All Major Property Types Post Annual Declines

The RCA CPPI indicates CRE’s most widespread downturn since 2010.

It’s been a dozen years since all the major property types posted annual declines in a single month (April), marking the first time since September 2010 that widespread negativity prevailed, according to the RCA CPPI National All-Property Index.

Even the industrial sector slipped when it experienced both monthly (0.5%) and annual (0.85) price drops.

GlobeSt.com this week reported that industrial, still exhibiting strength, is potentially facing problems from corporate debt maturing into unfavorable financing conditions and rising vacancies from new inventory coming out of construction.

The RCA CPPI index as a whole sank 1.1% relative to March and dropped 9.4% from April of 2022.

Marcus & Millichap recently reported that commercial real estate has experienced widespread softening, but not evenly. Office, in particular, has been under the microscope since the pandemic.

“While there has been some softening in many of the commercial real estate property types and markets, not everything is being affected the same way, according to Marcus & Millichap.

As measured by RCA, the apartment and retail sector prices lately were much to blame. The apartment sector again saw the largest monthly and annual declines among the major property types.

Prices for retail properties dropped 6% from a year ago and 0.5% since March, its worst year-over-year performance since the end of 2010.

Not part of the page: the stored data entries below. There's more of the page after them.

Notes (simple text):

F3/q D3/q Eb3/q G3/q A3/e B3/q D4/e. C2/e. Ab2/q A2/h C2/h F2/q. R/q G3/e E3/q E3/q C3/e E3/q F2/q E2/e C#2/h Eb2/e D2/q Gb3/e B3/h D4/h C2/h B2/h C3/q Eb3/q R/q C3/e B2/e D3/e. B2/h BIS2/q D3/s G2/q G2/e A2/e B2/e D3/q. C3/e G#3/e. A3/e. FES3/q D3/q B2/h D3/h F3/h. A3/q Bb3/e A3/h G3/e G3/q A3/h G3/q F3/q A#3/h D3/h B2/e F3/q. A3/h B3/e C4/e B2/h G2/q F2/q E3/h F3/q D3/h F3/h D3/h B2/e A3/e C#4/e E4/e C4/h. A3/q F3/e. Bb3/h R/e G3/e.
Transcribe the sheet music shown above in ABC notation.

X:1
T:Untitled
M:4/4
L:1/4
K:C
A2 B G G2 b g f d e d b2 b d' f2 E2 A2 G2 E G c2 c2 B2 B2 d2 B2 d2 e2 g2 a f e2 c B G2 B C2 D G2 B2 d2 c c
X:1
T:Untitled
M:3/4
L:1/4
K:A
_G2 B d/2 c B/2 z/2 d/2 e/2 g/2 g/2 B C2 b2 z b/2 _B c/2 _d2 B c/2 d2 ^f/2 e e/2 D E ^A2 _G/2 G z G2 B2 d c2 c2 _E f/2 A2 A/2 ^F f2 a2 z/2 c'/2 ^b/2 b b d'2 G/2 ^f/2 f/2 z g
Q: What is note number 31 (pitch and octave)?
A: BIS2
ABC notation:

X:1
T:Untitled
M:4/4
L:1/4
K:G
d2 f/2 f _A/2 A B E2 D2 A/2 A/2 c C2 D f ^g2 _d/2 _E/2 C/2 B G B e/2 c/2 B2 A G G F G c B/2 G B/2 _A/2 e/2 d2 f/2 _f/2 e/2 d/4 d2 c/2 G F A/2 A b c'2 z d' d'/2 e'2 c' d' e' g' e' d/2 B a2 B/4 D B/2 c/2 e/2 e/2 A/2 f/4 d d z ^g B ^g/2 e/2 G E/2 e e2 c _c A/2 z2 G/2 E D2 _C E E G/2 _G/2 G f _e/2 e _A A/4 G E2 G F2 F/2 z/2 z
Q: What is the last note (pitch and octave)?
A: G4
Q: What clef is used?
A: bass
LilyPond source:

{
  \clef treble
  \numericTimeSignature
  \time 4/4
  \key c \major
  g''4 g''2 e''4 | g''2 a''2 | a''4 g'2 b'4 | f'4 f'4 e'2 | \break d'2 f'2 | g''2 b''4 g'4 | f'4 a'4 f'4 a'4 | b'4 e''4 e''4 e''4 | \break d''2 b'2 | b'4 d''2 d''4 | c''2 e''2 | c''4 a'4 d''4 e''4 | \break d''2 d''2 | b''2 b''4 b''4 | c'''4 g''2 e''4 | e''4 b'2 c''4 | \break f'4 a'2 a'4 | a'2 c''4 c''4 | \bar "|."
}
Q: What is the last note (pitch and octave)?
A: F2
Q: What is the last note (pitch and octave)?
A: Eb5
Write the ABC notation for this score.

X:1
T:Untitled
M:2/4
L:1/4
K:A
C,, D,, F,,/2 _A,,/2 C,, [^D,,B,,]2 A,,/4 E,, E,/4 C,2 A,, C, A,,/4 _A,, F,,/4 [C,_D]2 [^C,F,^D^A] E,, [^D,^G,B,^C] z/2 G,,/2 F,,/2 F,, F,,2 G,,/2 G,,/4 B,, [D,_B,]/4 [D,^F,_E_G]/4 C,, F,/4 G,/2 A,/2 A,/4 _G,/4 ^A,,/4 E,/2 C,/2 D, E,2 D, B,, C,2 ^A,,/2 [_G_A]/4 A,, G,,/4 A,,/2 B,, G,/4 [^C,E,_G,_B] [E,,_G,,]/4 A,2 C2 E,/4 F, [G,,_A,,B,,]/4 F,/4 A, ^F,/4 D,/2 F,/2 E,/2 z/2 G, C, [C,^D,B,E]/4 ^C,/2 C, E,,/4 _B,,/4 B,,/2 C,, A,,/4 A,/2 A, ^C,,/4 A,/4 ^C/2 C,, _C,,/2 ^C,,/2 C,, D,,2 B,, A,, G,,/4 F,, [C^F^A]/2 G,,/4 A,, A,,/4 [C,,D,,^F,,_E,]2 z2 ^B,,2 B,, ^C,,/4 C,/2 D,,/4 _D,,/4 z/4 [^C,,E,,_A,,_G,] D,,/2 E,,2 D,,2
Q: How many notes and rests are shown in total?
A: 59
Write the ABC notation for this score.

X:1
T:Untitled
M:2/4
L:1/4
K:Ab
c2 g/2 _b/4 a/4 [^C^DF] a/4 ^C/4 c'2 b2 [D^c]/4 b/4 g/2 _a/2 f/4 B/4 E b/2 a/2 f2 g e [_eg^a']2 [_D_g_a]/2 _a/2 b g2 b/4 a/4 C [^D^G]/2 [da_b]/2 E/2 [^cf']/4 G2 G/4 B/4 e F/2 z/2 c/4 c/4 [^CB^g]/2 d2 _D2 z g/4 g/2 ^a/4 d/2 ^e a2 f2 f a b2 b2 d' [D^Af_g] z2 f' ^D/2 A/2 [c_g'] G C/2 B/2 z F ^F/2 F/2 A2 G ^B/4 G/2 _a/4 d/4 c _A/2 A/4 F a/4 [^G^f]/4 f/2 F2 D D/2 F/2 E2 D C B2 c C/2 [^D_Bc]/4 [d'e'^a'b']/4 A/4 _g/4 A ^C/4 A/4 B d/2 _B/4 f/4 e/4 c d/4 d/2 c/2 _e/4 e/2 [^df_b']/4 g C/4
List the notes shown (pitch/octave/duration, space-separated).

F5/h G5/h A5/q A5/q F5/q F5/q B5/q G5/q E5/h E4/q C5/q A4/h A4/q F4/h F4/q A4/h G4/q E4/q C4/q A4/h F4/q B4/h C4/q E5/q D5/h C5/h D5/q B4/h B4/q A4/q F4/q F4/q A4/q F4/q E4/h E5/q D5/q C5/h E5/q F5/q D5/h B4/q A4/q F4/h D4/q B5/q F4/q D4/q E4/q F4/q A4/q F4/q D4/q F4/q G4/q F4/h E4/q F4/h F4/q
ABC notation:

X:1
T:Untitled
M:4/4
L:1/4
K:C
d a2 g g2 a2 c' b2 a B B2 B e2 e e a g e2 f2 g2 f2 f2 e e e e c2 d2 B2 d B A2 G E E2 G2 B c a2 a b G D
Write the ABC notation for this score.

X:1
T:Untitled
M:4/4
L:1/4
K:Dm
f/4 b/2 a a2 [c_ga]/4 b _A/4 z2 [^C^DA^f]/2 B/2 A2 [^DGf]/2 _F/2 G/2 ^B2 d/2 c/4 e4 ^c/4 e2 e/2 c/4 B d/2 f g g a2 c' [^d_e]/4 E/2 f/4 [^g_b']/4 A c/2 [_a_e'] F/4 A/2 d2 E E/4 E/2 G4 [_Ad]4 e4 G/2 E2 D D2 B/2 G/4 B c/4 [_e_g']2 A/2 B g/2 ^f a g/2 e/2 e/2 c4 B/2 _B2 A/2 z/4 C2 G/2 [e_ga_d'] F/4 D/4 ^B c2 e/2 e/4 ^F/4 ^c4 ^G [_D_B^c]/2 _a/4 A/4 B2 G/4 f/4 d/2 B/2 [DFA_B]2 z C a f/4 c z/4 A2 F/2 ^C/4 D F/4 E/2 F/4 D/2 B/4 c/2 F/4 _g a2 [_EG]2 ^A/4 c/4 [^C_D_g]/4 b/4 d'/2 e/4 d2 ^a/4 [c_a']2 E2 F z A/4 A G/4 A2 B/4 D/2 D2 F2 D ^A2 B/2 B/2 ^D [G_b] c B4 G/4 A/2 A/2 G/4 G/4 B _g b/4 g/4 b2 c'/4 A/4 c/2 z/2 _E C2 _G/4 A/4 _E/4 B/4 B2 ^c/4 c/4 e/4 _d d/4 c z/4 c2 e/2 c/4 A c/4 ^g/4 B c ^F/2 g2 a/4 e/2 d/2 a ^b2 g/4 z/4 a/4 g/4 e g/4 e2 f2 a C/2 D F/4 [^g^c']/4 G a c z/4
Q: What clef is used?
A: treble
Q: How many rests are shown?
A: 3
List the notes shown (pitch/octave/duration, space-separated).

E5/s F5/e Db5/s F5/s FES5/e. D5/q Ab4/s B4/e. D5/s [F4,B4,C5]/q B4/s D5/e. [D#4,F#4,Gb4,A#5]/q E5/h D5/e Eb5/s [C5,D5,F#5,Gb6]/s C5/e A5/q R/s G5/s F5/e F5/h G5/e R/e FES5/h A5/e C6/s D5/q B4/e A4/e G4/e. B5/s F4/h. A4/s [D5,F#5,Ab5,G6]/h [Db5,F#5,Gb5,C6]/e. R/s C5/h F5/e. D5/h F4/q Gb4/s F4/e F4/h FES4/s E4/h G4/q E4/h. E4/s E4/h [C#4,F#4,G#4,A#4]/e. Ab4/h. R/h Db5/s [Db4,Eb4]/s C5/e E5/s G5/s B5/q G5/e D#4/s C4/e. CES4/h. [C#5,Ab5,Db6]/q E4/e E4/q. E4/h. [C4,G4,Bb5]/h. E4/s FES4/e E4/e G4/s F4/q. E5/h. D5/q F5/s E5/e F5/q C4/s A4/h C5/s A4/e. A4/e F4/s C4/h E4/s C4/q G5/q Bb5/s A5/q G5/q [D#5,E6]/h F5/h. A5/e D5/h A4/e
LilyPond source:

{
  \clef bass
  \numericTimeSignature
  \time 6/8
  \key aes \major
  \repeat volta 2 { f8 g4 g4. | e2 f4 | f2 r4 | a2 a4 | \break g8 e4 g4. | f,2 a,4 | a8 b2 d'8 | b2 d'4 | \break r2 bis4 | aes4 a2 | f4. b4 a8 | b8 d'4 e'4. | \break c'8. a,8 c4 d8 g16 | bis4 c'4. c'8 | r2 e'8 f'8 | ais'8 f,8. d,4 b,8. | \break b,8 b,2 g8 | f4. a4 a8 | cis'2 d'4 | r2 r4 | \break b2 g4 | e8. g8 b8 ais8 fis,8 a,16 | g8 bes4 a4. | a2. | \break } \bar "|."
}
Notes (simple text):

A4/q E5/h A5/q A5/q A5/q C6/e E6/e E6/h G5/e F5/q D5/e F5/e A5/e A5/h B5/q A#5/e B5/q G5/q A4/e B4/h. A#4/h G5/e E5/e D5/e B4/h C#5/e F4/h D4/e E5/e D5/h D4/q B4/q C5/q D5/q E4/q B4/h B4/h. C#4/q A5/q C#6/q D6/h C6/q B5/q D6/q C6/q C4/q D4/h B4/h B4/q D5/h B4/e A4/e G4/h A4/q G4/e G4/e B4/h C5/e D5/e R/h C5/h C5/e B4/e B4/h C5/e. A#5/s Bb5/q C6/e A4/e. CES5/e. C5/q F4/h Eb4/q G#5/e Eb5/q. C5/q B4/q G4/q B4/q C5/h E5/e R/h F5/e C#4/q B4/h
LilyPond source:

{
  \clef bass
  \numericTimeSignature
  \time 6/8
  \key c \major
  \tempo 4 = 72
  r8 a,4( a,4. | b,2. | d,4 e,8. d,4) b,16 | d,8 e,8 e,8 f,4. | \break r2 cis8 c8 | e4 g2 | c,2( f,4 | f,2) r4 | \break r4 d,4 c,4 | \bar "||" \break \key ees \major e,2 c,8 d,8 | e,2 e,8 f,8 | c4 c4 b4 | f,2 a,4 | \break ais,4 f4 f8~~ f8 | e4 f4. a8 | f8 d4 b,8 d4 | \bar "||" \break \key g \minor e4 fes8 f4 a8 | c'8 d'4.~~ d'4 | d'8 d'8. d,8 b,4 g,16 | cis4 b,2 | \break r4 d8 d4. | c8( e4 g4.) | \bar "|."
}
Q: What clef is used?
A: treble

Retail’s reversal is stunning. A year ago, its index posted an annual increase of greater than 18%.

Meanwhile, declines in suburban office prices have sharpened faster than in CBD areas. The suburban office index was down 6.3%, while the CBD office index fell 3.8%.

As recently as January of this year price growth for suburban offices was outperforming that of CBD offices.

“The spread between annual price declines in the six Major Metros and Non-Major Metros narrowed in April,” according to the report.

“The major metro index fell 9.8% YOY compared to an 8.3% fall in the non-major metros. Annual price growth in secondary markets was outpacing that in the major metros by more than 10% less than one year ago.”